Again, this is a technology that already exists. Researchers from MIT’s Computer Science and Artificial Intelligence Laboratory (CSAIL) have already come up with a predictive AI that can learn to see by touching, and learn to feel by seeing.
“By looking at the scene, our model can imagine the feeling of touching a flat surface or a sharp edge”, says Yunzhu Li, CSAIL PhD student and lead author on a new paper about the system.
“By blindly touching around, our model can predict the interaction with the environment purely from tactile feelings. Bringing these two senses together could empower the robot and reduce the data we might need for tasks involving manipulating and grasping objects.”

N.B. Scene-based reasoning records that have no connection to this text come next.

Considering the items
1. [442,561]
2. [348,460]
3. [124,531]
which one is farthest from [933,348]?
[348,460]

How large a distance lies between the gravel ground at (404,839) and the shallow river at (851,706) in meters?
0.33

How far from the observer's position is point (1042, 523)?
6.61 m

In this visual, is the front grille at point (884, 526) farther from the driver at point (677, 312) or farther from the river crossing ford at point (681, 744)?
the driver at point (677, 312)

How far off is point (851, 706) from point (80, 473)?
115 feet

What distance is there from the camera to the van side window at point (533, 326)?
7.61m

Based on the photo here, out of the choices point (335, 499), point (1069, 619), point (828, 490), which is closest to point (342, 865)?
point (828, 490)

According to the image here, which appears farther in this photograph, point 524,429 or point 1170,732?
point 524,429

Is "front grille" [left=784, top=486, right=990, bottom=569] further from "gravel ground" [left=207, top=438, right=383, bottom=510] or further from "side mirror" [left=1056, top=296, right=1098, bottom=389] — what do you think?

Another form of this technology is e-skin, which is an electronic skin stretched over a machine to detect proximity, heat, moisture, and touch interactions.
The power of taste
As humans, we love taste. Take a look at how many restaurants, bars, and fast food outlets are near your home. How many products do we have on the supermarket shelves that are nutritionally similar, but taste completely different? It’s a big market, and an AI that could taste could revolutionize it.

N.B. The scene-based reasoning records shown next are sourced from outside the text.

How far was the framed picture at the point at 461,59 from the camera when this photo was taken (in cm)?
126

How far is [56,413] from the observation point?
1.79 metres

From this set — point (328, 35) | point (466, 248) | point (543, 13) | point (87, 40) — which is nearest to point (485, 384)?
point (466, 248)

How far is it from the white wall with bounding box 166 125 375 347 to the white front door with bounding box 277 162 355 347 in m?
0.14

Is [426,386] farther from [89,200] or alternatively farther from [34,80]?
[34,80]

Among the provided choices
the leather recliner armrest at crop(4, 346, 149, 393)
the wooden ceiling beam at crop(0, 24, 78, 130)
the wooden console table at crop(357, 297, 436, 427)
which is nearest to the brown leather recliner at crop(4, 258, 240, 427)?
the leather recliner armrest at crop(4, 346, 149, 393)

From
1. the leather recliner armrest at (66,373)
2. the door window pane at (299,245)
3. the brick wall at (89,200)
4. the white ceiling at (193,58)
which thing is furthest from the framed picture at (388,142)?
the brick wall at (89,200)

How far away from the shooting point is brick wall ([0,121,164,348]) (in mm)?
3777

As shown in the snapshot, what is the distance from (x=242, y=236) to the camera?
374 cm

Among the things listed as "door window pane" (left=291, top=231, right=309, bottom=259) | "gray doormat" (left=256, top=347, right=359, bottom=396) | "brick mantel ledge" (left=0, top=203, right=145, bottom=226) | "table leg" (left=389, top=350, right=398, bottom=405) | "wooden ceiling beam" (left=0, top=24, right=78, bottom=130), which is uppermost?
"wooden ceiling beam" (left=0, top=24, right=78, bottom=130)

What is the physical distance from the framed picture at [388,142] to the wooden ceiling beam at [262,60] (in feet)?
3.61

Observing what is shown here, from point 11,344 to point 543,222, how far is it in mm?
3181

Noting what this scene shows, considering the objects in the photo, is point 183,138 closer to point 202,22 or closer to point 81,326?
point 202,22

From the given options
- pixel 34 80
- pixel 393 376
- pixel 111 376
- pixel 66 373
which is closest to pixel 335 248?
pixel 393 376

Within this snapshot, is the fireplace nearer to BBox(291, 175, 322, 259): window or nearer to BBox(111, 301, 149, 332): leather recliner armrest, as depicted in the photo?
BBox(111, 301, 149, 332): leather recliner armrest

By comparing taste data against consumer buying patterns, an omnimodal AI could create new recipes or flavor combinations. It could also analyze flavor aging in beverages (such as wine), make better tasting medicines, and generally monitor biological and biochemical processes.

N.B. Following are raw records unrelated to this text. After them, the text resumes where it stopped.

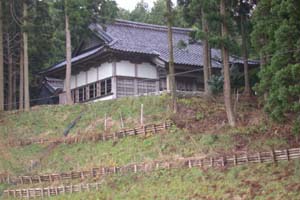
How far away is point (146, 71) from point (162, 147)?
33.7ft

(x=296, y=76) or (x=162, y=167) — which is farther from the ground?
(x=296, y=76)

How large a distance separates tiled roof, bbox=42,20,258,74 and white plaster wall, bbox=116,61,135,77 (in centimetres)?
94

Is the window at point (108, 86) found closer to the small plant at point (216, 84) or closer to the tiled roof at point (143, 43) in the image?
the tiled roof at point (143, 43)

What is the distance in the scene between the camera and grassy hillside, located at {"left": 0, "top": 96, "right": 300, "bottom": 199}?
669 inches

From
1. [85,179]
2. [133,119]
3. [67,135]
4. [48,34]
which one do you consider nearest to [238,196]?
[85,179]

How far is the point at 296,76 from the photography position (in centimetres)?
1526

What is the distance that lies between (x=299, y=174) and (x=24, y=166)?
482 inches

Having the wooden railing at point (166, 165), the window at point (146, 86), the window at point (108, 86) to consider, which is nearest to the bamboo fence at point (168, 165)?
the wooden railing at point (166, 165)

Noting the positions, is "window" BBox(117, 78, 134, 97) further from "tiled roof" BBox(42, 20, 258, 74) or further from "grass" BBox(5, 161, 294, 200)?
"grass" BBox(5, 161, 294, 200)

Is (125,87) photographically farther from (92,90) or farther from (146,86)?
(92,90)

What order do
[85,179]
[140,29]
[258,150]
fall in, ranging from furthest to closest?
[140,29] → [85,179] → [258,150]

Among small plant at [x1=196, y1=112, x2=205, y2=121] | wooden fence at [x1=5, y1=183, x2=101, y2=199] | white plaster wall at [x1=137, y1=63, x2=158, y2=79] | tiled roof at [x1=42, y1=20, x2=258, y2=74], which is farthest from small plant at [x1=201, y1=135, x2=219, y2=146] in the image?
white plaster wall at [x1=137, y1=63, x2=158, y2=79]

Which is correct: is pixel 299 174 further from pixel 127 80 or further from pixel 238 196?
pixel 127 80

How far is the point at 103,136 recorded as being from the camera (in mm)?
23672
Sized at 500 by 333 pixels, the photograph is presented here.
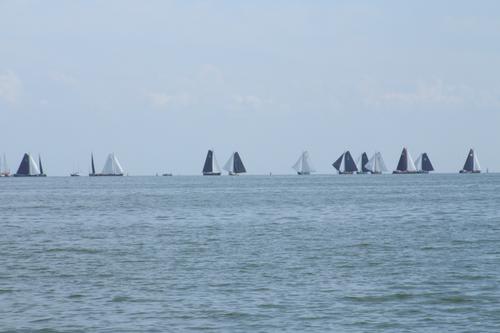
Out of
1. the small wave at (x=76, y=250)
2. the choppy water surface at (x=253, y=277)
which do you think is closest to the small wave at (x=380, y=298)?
the choppy water surface at (x=253, y=277)

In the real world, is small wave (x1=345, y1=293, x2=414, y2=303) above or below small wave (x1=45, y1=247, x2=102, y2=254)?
below

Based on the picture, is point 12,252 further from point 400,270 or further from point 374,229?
point 374,229

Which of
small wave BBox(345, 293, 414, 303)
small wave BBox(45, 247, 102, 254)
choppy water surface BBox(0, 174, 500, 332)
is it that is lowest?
small wave BBox(345, 293, 414, 303)

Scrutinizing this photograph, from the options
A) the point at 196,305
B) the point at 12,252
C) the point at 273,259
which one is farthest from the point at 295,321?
the point at 12,252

And yes, you guessed it: this technology exists, and it’s called an electronic tongue.
The power of sound
We currently have computers that can take audio input, like voice assistants, but what about when we combine this with generative AI, and take this technology to the next level? Things like AI that can analyze subtle nuances in voice patterns become possible, assisting in customer service or detecting health issues.
For instance, let’s take someone who has a slight respiratory problem — this is something such an AI might be able to diagnose. It could also process distress signals, background noises, or other audio cues during emergency calls to assist in quicker and more accurate responses. There are a lot of sounds that we as humans can’t hear, or are too distracted to detect.
The power of sight
In medical imaging, an AI with strong visual capabilities could sense anomalies easily missed by the human eye. In security, it could monitor video feeds with a level of detail and persistence a human couldn’t match, and respond appropriately. In research, it could identify microscopic patterns and analyze them in real time — this would also be beneficial for detecting defects in manufactured products.
By our powers combined…
The real benefit of an omnimodal AI isn’t just the individual senses, but the combination of these to paint a more detailed picture of the world — perhaps one that as humans, we couldn’t achieve with our limited senses. That’s not to say an omnimodal AI would necessarily replace us, as we have access to cognitive reasoning skills and other capabilities that make us unique, but it would certainly be assistive.
Conclusion: It’s not a matter of if, but when
Things are moving at the speed of light right now in the field of AI. I wouldn’t be surprised if someone were to announce an omnimodal AI in the next five years. We may see a low-latency omnimodal AI that acts as a digital assistant, responding in real time via a speaking avatar that is not pre-animated in any way. We might also see an omnimodal AI put into a small chassis, like a version of ElliQ with arms and wheels. Really, the stuff we’ve been promised since Asimov started writing about it in the 1940’s.
All of it sounds like science fiction, but so too would ChatGPT if you explained it to someone from 2021. We’ve got the technology, all we need to do is work on it. How long before someone puts it all together and makes it commercially available?